Triton: Open-Source GPU Kernel Compiler | Generated by AI
Here’s what Triton is:
Triton (v3.8.0 in your checkout) is an open-source language + compiler for writing high-performance GPU kernels. Created by OpenAI (now under triton-lang org), it sits between CUDA and Python — you write kernels in Python-like syntax, and the compiler generates optimized GPU machine code (PTX for NVIDIA, AMDGCN for AMD).
Core idea: Instead of manually managing threads, shared memory, and synchronization like in CUDA C++, Triton lets you express computations at the tile level. You declare pointer blocks, and the compiler handles tiling, memory coalescing, and register allocation for you.
Architecture (what’s in the repo):
-
Frontend (Python) —
python/triton/language/core.pydefines the DSL:tl.load,tl.store,tl.dot,tl.program_id,tensoroperations. The@triton.jitdecorator JIT-compiles Python functions into GPU kernels. - Compiler (MLIR-based, C++) — The heavy lifting:
lib/Dialect/Triton/— Triton IR dialect (the high-level tile ops)lib/Dialect/TritonGPU/— TritonGPU IR (GPU-specific layout/scheduling)lib/Conversion/TritonToTritonGPU/— Lower tiles → GPU-specific opslib/Conversion/TritonGPUToLLVM/— Lower to LLVM IR → PTX/AMDGCN
-
GPU backends —
third_party/nvidia/(NVIDIA SM80+, WGMMA, tensor memory) andthird_party/amd/(ROCm, MFMA, WMMA) -
Runtime —
python/triton/runtime/— JIT compilation, autotuning, caching, kernel launch -
Proton —
third_party/proton/— GPU profiler/diagnostic tool - Gluon —
python/triton/experimental/gluon/— experimental lower-level DSL for fine-grained memory layout control
What you’d actually write:
import triton
import triton.language as tl
@triton.jit
def add_kernel(X, Y, Z, N, BLOCK: tl.constexpr):
pid = tl.program_id(0)
offsets = pid * BLOCK + tl.arange(0, BLOCK)
mask = offsets < N
x = tl.load(X + offsets, mask=mask)
y = tl.load(Y + offsets, mask=mask)
tl.store(Z + offsets, x + y, mask=mask)
This compiles down to optimized PTX without you touching shared memory, warp scheduling, or memory coalescing logic.

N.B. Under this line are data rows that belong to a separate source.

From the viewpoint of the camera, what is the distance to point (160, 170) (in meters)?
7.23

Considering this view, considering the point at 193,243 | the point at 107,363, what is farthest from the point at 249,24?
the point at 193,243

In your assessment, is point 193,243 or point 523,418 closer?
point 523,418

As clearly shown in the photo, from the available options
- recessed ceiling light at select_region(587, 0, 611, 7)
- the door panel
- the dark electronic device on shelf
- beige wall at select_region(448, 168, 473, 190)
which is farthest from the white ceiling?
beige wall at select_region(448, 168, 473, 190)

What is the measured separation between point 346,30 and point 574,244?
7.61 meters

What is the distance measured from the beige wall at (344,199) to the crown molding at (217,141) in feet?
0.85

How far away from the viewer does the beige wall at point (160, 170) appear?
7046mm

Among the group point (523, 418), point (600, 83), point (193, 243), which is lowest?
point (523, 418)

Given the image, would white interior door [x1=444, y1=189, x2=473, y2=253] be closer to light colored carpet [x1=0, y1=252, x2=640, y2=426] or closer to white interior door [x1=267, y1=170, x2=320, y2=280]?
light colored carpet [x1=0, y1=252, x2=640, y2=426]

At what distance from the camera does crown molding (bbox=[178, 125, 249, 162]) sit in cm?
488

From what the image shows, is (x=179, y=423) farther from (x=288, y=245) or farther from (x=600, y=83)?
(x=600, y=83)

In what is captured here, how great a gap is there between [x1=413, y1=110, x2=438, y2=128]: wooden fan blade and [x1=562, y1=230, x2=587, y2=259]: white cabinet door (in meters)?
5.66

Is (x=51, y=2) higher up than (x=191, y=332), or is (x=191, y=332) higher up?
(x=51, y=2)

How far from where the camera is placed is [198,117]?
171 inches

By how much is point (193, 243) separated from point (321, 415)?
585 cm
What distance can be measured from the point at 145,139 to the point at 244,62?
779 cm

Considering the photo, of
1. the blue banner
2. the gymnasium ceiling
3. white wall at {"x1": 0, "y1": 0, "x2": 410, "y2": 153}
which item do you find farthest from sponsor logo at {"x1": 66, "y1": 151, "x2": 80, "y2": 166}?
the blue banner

Why it matters for your trajectory: Triton is the bridge between Python-level ML code and GPU hardware. Understanding the compiler pipeline (TTIR → TTGIR → LLVM IR → PTX) is exactly the kind of deep AI infra knowledge that separates ML engineers from AI engineers. It’s also where Karpathy-style first-principles thinking meets real hardware — you need to understand memory hierarchies, warp-level primitives, and GPU architectures to write good Triton kernels.